7 octobre 1948 à Genève. Les troupes gouvernementales répriment les insurgés de Saint-Gervais. Musée national suisse
Avec l’arrivée au pouvoir des radicaux, il décide de démissionner. II sera réintégré en 1854 au sein de l’état-major fédéral et regagne sa chère École de Thoune. Ce sera son «âge d’or». Inspecteur du Génie de 1858 à 1865, le Conseil fédéral lui confie la mission d’étudier la création de passages au cœur des Alpes.

C’était un homme droit, courageux et bon, un véritable homme de bien et de mérite.
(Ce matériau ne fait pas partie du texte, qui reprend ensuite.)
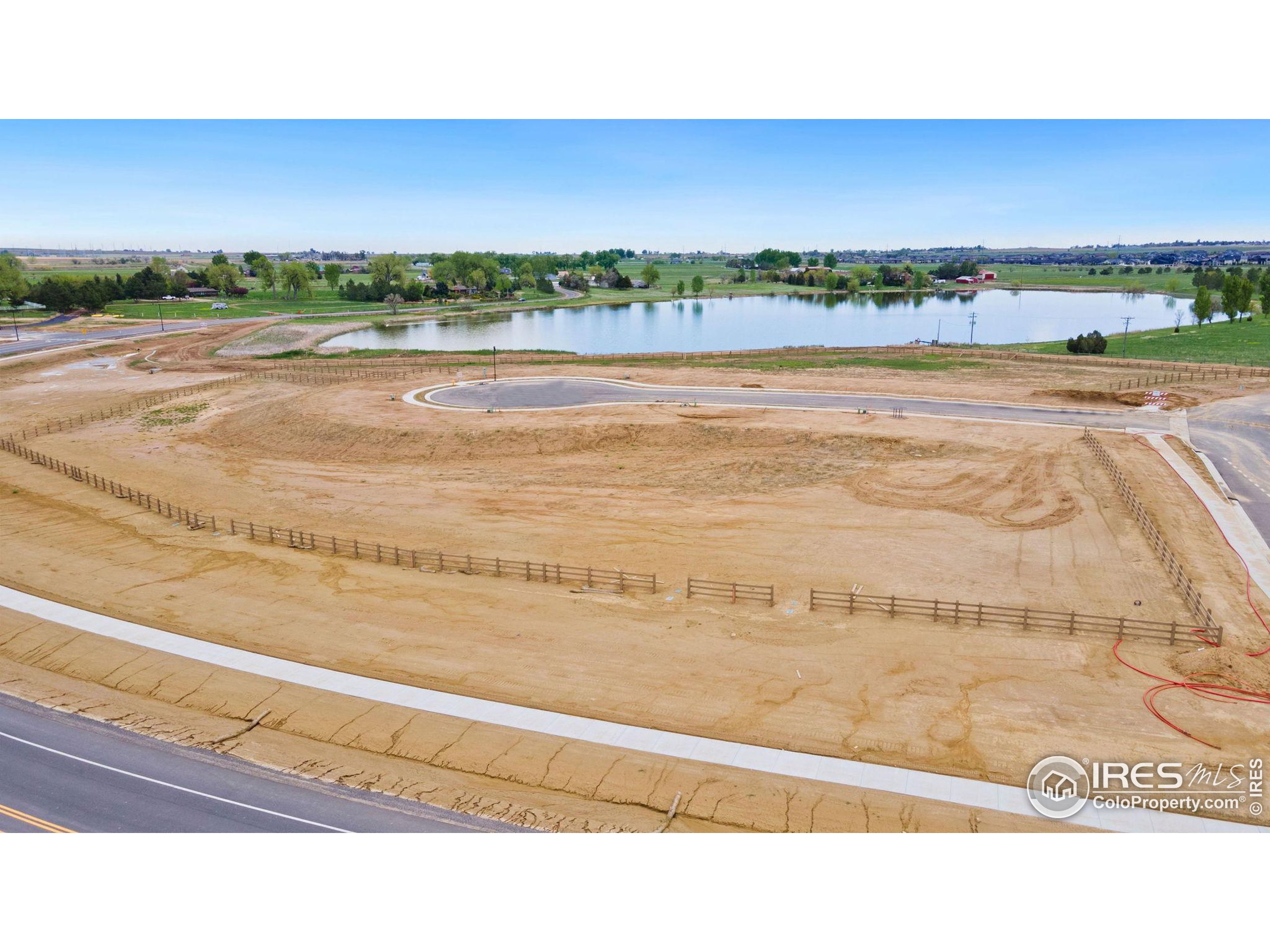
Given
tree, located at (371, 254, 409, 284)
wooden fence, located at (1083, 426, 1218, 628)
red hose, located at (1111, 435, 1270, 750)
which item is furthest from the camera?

Henri d’Orléans, Duc d’Aumale. En 1862, le duc lui confie l’éducation de son fils aîné Louis.
Les soldats d'artillerie avec des voitures de canon sur le col de la montagne, 1842.
Les soldats d'artillerie avec des voitures de canon sur le col de la montagne, 1842. Bibliothèque Am Guisanplatz
Jean-Louis Aubert se voit confier la direction de la construction des routes militaires de l’Axenstrasse, de la Furka et de l’Oberalp. Une prouesse technique qui aboutit à la création d’infrastructures au cœur des Alpes qui font aujourd’hui la fierté de la Suisse. Militairement parlant, l’importance stratégique des routes alpines ne lui échappe pas et c’est lui qui dirige en 1861 les premières manœuvres alpines de l’histoire militaire de la Suisse. Lors de l’occupation des frontières en 1870-71, il commande la 3e division. Il est promu divisionnaire en 1875, à la tête de la 1re division. Le 31 décembre 1876, il achève sa carrière militaire. Déployant une énergie incroyable, Aubert mène de front ses activités civiles et militaires. Passionné par les chemins de fer, il devient en 1852 administrateur puis en 1856 directeur de la Compagnie ferroviaire de l’Ouest-Suisse (1856-1872), compagnie qui construisit la ligne Morges-Lausanne-Yverdon en 1855. Ayant aussi participé à la fondation de La Genevoise Assurances, il en devient le président de 1880 jusqu’à sa mort en 1888.
Carte des passages des alpes par chemins de fer.
Carte des passages des alpes par chemins de fer. Extrait de la publication "Un mot sur le passage des alpes à l'occasion de la question du rachat des chemins de fer par la confédération" de Louis Aubert, 1863. Bibliothèque de l'ETH Zurich

Série: 50 person­na­li­tés suisses

L’histoire d’une région ou d’un pays est celle des hommes qui y vivent ou qui y ont vécu. Cette série présente 50 person­na­li­tés ayant marqué le cours de l’histoire de la Suisse. Certaines sont connues, d’autres sont presque tombées dans l’oubli. Les récits sont issus du livre de Frédéric Rossi et Christophe Vuilleu­mier, intitulé «Quel est le salaud qui m’a poussé? Cent figures de l’histoire Suisse», paru en 2016 aux éditions inFolio.